**PROMPT**
Images should not appear in the copy, yet every line of the listing below must be printed exactly.

╭─ INFORMATION PROVIDED

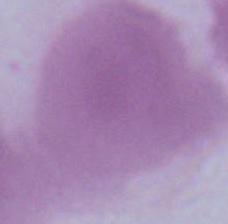

Summary:
  - Magnification: 1000x
  - Identification: red blood cell
  - Modality: photomicrograph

╰─

**ANSWER TO THIS TASK**
Summary:
  - Magnification: 1000x
  - Identification: red blood cell
  - Modality: photomicrograph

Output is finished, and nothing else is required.